§ **Brief A**: Echo the passage of the discussion about Putin declaring war, everything from "This is the" down to "quietly bomb Mexico.", without changing a word.
-- START Extract --
Putin could formally declare war on May 9, allowing him to step up his campaign

Topic search isn’t helping me much, so apologies if this has been answered. What could Putin do after declaring war that he can’t do now? My understanding is that currently Russian soldiers can quit without formal consequence. They couldn’t under war. Also, if he declares war there can be a draft and we could see hundreds of thousands of new soldiers.

Shrug

Who knows. I think the question since the Moscow apartment bombings over 20 years ago has always been a question of “What could Putin do?”

We all know those bombings were staged by him and his FSB to initiate a new Chechen war. Would he blow up his own people and blame it on Ukraine? You bet your patooty he would.

This is the issue with just about any professional army, though I’m hesitant using the word professional to describe the Russians. A lot of the equipment and ammo we donated to Ukraine were old stock. Ammo doesn’t really get old if stored properly, speaking as a gun owner myself. The other stuff that uses computer systems may have been sitting there for years. I’m not sure how reliable even our own equipment outside the “simple” stuff would be if we went to a full blown war today, and I say this as Trump supposedly wanted to quietly bomb Mexico.
-- END Extract --
-- START Material for this exercise --
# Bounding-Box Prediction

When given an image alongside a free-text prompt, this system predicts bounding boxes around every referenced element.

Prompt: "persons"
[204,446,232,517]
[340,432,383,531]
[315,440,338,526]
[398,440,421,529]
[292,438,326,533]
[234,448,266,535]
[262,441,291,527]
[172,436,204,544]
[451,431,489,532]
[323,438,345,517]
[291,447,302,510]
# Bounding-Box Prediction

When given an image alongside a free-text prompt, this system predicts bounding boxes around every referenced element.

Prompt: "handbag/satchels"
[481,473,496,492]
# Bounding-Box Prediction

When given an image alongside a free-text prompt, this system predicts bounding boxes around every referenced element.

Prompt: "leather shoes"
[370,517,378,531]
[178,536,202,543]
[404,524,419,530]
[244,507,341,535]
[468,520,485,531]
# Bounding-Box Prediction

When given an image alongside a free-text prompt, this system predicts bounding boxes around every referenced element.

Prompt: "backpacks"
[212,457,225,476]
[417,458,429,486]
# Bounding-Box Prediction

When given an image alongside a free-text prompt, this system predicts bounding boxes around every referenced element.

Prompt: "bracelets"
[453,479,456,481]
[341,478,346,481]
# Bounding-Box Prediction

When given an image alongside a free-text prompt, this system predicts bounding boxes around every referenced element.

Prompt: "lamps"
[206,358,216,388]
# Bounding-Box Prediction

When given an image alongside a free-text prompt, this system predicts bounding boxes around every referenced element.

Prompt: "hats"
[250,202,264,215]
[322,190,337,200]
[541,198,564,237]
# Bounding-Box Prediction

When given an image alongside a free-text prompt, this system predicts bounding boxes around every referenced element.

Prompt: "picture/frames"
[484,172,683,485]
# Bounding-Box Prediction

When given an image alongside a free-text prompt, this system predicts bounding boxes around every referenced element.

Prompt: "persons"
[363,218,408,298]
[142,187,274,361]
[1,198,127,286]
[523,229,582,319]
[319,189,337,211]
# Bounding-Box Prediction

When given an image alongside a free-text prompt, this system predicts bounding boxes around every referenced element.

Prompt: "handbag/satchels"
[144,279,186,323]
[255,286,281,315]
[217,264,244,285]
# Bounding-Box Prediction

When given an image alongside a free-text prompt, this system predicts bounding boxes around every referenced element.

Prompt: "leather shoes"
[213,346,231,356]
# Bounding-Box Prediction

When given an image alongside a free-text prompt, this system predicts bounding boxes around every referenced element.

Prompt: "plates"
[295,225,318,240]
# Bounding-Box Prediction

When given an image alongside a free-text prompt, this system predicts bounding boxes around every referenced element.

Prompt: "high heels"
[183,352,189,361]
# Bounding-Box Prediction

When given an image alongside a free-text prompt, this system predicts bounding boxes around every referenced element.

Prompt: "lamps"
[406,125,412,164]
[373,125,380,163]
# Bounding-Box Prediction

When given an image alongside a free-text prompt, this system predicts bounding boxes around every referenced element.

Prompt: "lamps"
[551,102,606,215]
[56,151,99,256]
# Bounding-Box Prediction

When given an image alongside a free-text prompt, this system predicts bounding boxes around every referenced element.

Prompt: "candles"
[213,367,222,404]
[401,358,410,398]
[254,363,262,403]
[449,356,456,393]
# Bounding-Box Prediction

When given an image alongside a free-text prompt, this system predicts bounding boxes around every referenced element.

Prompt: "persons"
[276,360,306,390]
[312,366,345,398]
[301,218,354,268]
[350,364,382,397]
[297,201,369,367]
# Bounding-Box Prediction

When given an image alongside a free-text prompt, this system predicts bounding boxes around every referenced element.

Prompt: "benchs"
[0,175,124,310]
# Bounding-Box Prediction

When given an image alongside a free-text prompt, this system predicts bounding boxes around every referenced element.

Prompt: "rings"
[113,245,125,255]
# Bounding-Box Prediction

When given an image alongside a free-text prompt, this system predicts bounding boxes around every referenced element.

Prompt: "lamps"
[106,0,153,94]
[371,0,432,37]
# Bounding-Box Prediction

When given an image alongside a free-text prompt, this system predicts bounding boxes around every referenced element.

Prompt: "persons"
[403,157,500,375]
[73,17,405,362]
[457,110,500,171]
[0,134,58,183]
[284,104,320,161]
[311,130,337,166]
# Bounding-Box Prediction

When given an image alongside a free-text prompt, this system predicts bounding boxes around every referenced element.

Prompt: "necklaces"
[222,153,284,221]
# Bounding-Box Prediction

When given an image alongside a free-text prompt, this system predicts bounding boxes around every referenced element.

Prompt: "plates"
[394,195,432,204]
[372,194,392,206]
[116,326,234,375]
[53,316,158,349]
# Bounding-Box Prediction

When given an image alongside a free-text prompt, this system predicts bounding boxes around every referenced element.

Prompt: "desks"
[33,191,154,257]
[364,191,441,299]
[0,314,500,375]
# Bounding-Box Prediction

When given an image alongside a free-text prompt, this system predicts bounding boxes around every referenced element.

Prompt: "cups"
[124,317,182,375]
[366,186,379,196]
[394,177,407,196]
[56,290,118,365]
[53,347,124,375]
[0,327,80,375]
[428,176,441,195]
-- END Material for this exercise --
§ **Brief B**: Duplicate the rows word for word, everything from the first row down to the line containing "[291,447,302,510]", with both ends included.

§ **Answer A**:
This is the issue with just about any professional army, though I’m hesitant using the word professional to describe the Russians. A lot of the equipment and ammo we donated to Ukraine were old stock. Ammo doesn’t really get old if stored properly, speaking as a gun owner myself. The other stuff that uses computer systems may have been sitting there for years. I’m not sure how reliable even our own equipment outside the “simple” stuff would be if we went to a full blown war today, and I say this as Trump supposedly wanted to quietly bomb Mexico.

§ **Answer B**:
# Bounding-Box Prediction

When given an image alongside a free-text prompt, this system predicts bounding boxes around every referenced element.

Prompt: "persons"
[204,446,232,517]
[340,432,383,531]
[315,440,338,526]
[398,440,421,529]
[292,438,326,533]
[234,448,266,535]
[262,441,291,527]
[172,436,204,544]
[451,431,489,532]
[323,438,345,517]
[291,447,302,510]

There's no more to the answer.